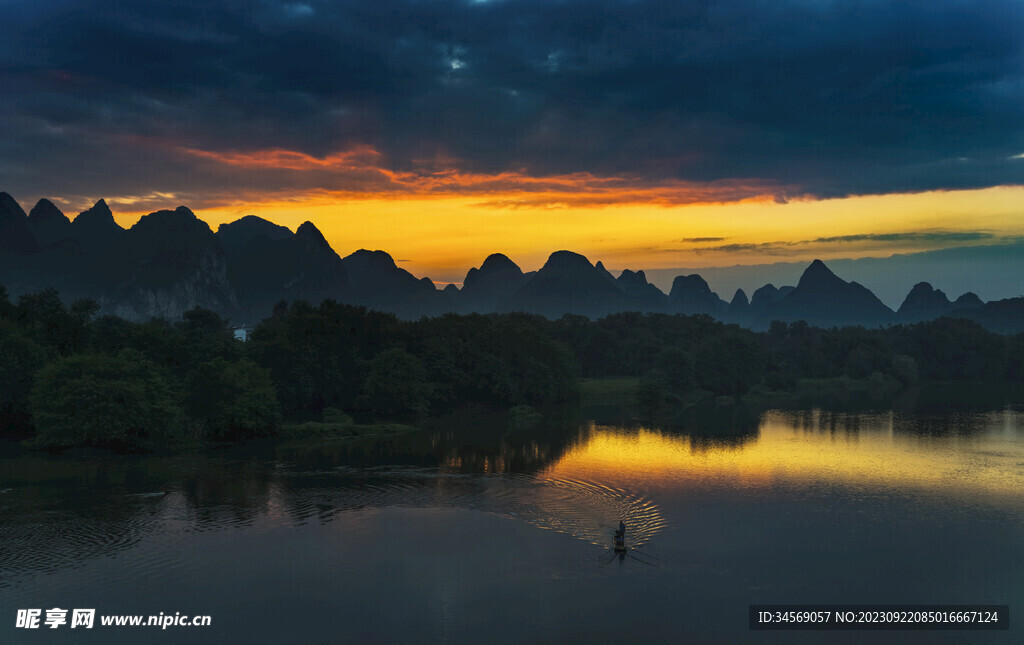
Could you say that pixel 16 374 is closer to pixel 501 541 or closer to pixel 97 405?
pixel 97 405

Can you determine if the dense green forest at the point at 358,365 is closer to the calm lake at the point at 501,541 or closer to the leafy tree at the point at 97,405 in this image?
the leafy tree at the point at 97,405

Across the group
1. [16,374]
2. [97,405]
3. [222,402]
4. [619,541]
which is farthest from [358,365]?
[619,541]

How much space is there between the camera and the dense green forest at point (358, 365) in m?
68.2

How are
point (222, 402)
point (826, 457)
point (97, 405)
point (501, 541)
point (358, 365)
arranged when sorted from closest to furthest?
point (501, 541) < point (97, 405) < point (826, 457) < point (222, 402) < point (358, 365)

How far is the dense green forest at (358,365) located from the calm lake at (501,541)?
589 centimetres

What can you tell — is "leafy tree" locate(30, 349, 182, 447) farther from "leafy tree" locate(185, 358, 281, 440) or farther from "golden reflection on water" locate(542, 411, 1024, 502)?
"golden reflection on water" locate(542, 411, 1024, 502)

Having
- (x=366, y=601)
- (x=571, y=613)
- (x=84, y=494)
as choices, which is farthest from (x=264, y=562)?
(x=84, y=494)

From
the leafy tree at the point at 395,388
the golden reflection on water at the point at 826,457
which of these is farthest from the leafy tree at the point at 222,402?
the golden reflection on water at the point at 826,457

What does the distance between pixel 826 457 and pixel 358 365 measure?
6027 cm

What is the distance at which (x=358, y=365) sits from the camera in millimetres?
100562

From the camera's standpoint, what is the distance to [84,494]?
2083 inches

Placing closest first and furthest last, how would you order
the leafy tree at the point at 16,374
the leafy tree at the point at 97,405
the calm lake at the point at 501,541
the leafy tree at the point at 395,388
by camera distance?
the calm lake at the point at 501,541, the leafy tree at the point at 97,405, the leafy tree at the point at 16,374, the leafy tree at the point at 395,388

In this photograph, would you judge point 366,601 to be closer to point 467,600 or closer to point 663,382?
point 467,600

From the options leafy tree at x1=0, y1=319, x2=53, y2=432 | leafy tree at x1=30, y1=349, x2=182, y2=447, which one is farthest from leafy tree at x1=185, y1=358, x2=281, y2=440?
leafy tree at x1=0, y1=319, x2=53, y2=432
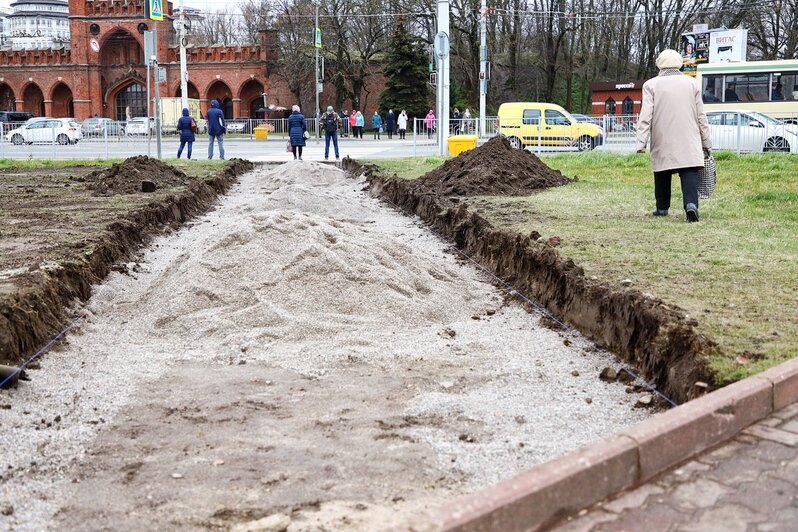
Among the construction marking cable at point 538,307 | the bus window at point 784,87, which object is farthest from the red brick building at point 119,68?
the construction marking cable at point 538,307

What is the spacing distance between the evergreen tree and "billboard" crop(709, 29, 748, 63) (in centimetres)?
2584

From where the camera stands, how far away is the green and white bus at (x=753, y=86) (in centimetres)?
3244

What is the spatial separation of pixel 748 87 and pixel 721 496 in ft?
106

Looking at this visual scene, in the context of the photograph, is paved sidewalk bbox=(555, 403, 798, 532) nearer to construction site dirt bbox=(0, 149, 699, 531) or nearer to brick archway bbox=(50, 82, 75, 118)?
construction site dirt bbox=(0, 149, 699, 531)

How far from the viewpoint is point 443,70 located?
91.6 ft

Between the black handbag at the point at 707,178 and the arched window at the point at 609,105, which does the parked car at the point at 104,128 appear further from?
the arched window at the point at 609,105

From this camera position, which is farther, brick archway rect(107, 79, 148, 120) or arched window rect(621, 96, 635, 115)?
brick archway rect(107, 79, 148, 120)

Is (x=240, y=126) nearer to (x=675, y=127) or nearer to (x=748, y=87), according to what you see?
(x=748, y=87)

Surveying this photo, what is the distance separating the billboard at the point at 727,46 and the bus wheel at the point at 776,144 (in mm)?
14529

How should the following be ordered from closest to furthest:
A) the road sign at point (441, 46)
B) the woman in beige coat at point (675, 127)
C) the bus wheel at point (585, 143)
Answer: the woman in beige coat at point (675, 127) → the road sign at point (441, 46) → the bus wheel at point (585, 143)

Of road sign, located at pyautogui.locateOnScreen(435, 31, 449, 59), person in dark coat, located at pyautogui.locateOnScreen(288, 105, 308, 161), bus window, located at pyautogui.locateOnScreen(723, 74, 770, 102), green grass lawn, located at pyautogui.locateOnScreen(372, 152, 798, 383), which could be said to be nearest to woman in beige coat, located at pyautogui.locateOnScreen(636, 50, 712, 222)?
green grass lawn, located at pyautogui.locateOnScreen(372, 152, 798, 383)

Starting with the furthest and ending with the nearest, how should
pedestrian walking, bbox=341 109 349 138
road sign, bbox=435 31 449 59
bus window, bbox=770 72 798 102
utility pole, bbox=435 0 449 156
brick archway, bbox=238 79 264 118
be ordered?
1. brick archway, bbox=238 79 264 118
2. pedestrian walking, bbox=341 109 349 138
3. bus window, bbox=770 72 798 102
4. utility pole, bbox=435 0 449 156
5. road sign, bbox=435 31 449 59

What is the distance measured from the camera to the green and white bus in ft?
106

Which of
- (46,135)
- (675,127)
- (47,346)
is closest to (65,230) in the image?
(47,346)
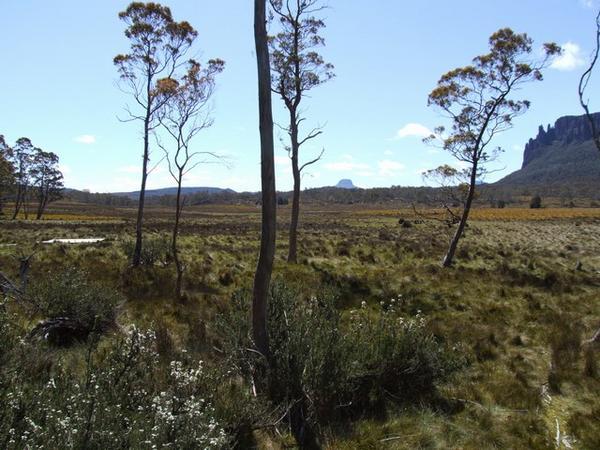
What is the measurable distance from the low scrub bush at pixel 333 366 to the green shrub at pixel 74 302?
2491 millimetres

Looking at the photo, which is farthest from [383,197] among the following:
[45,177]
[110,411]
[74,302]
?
[110,411]

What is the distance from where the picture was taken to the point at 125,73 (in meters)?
16.4

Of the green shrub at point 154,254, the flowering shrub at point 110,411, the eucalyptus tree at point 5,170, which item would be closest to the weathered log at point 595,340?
the flowering shrub at point 110,411

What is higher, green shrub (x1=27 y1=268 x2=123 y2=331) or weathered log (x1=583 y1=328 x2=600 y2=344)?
green shrub (x1=27 y1=268 x2=123 y2=331)

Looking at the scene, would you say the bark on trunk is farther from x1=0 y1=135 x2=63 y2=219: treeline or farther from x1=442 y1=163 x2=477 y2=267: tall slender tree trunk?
x1=442 y1=163 x2=477 y2=267: tall slender tree trunk

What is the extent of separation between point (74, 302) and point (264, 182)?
14.4 ft

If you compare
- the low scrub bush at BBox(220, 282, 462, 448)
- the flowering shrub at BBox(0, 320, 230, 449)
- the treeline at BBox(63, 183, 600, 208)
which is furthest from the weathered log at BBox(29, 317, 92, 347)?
the treeline at BBox(63, 183, 600, 208)

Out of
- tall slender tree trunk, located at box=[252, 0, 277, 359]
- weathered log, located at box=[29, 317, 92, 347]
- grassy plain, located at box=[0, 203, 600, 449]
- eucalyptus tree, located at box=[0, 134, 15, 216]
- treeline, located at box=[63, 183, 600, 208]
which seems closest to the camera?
grassy plain, located at box=[0, 203, 600, 449]

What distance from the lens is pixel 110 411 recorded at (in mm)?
3520

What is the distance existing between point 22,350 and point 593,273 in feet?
60.6

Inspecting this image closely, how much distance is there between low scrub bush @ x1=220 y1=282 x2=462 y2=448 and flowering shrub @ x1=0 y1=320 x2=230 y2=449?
3.86ft

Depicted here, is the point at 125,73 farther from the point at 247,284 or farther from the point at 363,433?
the point at 363,433

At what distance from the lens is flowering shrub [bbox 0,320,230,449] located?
3.24 metres

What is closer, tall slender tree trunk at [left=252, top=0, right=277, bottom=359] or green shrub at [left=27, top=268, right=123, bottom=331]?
tall slender tree trunk at [left=252, top=0, right=277, bottom=359]
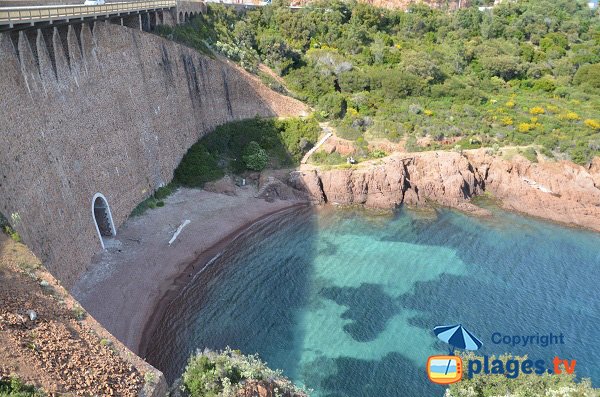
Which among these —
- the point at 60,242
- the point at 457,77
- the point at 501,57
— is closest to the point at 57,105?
the point at 60,242

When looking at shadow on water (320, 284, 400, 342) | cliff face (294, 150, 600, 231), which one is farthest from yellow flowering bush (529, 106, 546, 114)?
shadow on water (320, 284, 400, 342)

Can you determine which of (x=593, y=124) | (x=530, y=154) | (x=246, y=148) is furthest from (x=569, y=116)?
(x=246, y=148)

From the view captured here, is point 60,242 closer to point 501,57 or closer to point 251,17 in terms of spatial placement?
point 251,17

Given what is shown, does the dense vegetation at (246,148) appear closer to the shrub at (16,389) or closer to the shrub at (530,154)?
the shrub at (530,154)

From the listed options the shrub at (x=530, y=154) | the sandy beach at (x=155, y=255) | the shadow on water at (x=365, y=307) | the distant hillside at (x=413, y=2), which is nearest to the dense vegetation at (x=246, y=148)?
the sandy beach at (x=155, y=255)

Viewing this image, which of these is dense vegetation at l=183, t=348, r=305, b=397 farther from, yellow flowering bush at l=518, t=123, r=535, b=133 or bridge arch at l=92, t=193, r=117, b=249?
yellow flowering bush at l=518, t=123, r=535, b=133

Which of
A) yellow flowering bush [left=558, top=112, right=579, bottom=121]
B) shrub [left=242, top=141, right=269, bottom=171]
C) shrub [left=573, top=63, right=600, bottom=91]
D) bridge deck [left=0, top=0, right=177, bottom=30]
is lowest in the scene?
shrub [left=242, top=141, right=269, bottom=171]
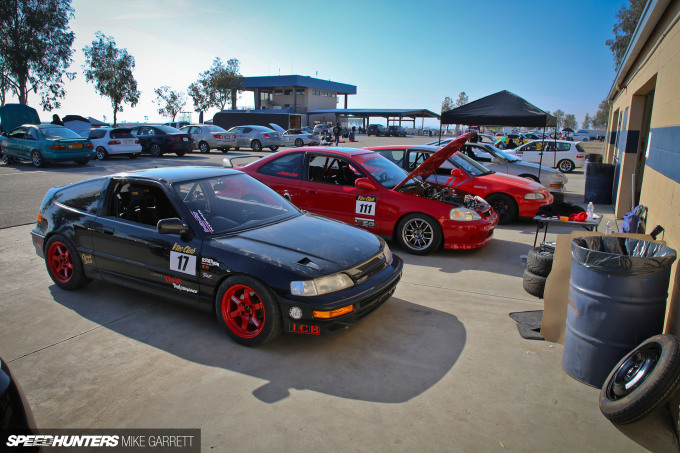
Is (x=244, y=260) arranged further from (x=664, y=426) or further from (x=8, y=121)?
(x=8, y=121)

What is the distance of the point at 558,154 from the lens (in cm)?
1973

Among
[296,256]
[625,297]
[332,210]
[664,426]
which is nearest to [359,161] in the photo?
[332,210]

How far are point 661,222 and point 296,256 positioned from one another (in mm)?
3632

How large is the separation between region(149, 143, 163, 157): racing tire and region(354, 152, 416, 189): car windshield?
1658cm

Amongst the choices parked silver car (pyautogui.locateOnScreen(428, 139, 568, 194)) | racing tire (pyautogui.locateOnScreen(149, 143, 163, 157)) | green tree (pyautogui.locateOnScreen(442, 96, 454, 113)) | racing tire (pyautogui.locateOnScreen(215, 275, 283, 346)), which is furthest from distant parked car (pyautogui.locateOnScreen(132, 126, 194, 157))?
green tree (pyautogui.locateOnScreen(442, 96, 454, 113))

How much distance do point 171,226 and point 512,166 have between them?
9877 millimetres

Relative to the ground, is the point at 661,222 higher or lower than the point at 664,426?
higher

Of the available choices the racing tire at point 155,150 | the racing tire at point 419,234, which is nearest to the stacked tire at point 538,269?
the racing tire at point 419,234

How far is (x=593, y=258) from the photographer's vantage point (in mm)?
2906

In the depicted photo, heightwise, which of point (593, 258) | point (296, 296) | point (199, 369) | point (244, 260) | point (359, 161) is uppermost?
point (359, 161)

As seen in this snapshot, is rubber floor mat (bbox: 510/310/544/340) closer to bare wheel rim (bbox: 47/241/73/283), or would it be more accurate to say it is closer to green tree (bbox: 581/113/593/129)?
bare wheel rim (bbox: 47/241/73/283)

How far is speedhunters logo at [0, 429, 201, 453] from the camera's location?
252 centimetres

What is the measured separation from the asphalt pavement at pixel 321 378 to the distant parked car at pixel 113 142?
15914mm

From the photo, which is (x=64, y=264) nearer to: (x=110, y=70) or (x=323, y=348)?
(x=323, y=348)
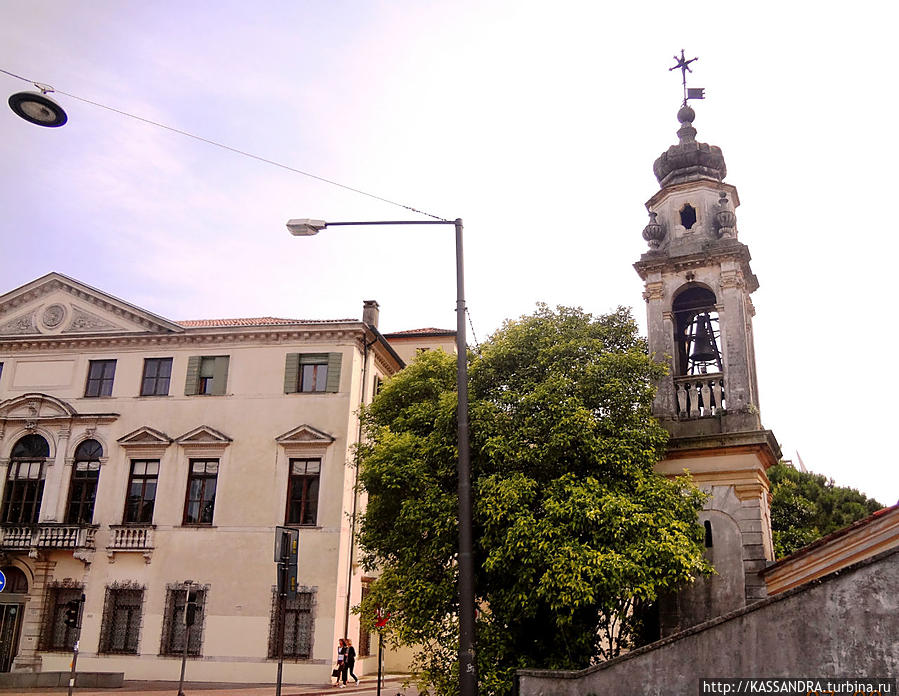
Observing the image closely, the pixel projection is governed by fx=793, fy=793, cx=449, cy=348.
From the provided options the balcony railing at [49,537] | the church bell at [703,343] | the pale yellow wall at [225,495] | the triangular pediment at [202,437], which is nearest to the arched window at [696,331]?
the church bell at [703,343]

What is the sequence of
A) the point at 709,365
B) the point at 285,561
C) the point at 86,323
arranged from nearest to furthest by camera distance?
1. the point at 285,561
2. the point at 709,365
3. the point at 86,323

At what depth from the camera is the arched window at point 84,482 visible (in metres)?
30.1

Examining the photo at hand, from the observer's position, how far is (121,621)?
1121 inches

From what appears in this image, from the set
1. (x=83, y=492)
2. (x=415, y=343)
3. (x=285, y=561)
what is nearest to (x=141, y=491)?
(x=83, y=492)

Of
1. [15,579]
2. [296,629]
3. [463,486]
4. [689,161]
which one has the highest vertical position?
[689,161]

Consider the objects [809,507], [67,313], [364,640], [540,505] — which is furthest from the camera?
[809,507]

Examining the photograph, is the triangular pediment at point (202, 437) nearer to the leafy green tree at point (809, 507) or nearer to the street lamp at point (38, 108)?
the street lamp at point (38, 108)

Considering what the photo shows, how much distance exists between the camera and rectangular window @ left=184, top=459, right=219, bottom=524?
29.2m

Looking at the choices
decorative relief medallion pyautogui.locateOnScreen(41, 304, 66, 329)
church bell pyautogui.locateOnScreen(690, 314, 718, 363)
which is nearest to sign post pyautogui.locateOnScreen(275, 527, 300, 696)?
church bell pyautogui.locateOnScreen(690, 314, 718, 363)

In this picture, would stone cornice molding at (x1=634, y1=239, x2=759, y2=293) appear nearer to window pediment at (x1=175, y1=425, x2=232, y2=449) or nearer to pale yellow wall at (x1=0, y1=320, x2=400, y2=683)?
pale yellow wall at (x1=0, y1=320, x2=400, y2=683)

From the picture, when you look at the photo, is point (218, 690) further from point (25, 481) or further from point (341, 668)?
point (25, 481)

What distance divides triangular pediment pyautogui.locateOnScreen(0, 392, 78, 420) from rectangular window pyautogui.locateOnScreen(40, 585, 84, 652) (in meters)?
6.60

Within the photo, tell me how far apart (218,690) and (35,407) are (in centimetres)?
1407

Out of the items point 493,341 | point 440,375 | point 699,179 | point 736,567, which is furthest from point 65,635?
point 699,179
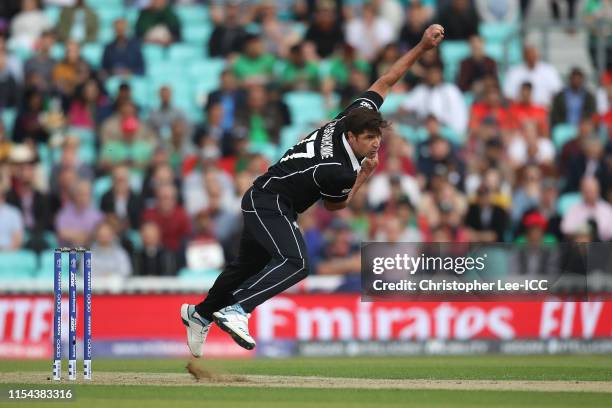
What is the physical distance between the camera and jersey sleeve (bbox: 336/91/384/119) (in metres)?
11.2

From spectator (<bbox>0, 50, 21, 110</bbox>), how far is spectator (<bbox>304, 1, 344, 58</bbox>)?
442cm

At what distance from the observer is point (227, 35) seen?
21.2 meters

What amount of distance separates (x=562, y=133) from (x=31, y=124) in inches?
304

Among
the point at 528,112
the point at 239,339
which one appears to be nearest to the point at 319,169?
the point at 239,339

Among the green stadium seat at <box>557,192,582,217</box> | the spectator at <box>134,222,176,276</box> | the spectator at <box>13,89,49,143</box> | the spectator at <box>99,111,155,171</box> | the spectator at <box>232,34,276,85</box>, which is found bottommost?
the spectator at <box>134,222,176,276</box>

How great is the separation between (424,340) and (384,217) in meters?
1.99

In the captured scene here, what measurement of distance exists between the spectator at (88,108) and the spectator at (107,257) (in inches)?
131

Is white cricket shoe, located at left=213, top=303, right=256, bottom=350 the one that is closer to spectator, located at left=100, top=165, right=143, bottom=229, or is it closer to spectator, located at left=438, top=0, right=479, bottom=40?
spectator, located at left=100, top=165, right=143, bottom=229

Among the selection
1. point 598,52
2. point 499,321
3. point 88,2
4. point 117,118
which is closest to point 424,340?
point 499,321

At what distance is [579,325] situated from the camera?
16.2m

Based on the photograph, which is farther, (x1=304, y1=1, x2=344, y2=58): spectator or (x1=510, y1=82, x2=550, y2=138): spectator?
(x1=304, y1=1, x2=344, y2=58): spectator

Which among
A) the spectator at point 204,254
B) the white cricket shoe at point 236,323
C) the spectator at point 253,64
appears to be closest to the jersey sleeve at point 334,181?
the white cricket shoe at point 236,323

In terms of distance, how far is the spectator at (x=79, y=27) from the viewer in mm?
21672

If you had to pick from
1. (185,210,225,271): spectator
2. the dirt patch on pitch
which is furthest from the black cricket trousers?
(185,210,225,271): spectator
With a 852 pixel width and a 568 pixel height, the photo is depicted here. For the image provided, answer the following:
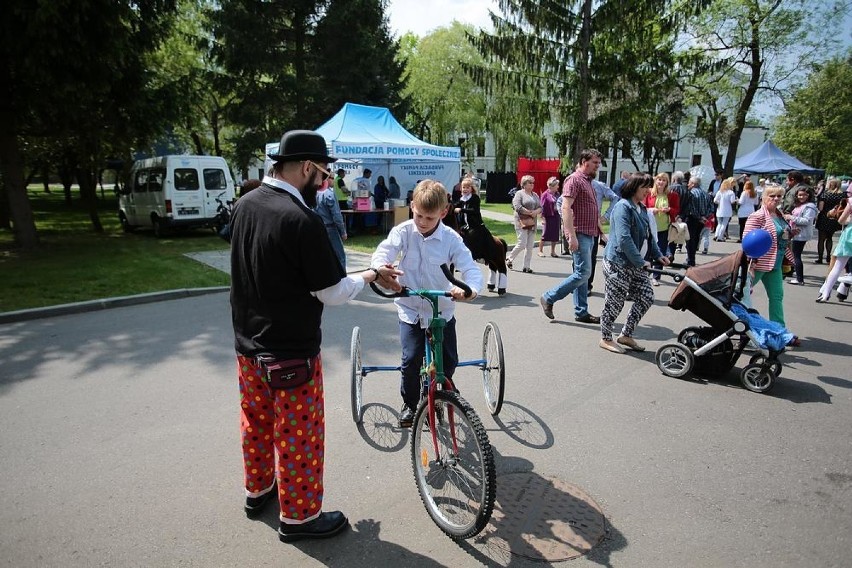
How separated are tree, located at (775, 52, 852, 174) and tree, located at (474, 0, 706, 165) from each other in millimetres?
17505

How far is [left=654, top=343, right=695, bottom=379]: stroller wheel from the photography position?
4.93 metres

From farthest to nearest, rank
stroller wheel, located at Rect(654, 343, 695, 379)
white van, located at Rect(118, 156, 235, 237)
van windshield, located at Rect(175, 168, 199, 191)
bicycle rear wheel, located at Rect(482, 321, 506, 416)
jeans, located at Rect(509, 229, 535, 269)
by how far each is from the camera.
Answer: van windshield, located at Rect(175, 168, 199, 191)
white van, located at Rect(118, 156, 235, 237)
jeans, located at Rect(509, 229, 535, 269)
stroller wheel, located at Rect(654, 343, 695, 379)
bicycle rear wheel, located at Rect(482, 321, 506, 416)

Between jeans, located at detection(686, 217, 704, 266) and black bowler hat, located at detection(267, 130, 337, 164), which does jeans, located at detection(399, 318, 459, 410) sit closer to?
black bowler hat, located at detection(267, 130, 337, 164)

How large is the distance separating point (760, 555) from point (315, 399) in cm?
239

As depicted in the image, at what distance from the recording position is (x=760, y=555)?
2.70m

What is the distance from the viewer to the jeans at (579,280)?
6508 mm

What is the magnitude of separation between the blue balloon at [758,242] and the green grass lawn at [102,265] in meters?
7.46

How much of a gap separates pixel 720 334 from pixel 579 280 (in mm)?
1947

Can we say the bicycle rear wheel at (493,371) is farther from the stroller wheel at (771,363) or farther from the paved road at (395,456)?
the stroller wheel at (771,363)

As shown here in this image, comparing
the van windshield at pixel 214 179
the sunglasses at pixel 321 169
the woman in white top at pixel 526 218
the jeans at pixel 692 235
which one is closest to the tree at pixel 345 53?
the van windshield at pixel 214 179

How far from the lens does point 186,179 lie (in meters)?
15.4

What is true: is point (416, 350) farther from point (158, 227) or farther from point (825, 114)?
point (825, 114)

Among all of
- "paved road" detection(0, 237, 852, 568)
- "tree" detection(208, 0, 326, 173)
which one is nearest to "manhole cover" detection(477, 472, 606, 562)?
"paved road" detection(0, 237, 852, 568)

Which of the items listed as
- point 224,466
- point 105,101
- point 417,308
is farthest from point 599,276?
point 105,101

━━━━━━━━━━━━━━━━

*PROBLEM TO WORK ON:*
Please copy out the lines character for character, beginning at the line that contains "What is true: is" and continuing through the final line.

*OUTPUT:*
What is true: is point (416, 350) farther from point (158, 227) or farther from point (825, 114)?
point (825, 114)

Among all of
- "paved road" detection(0, 237, 852, 568)
- "tree" detection(208, 0, 326, 173)
which one is nearest to "manhole cover" detection(477, 472, 606, 562)?
"paved road" detection(0, 237, 852, 568)

Which of the items listed as
- point 224,466
- point 105,101
- point 417,308
is farthest from point 599,276?
point 105,101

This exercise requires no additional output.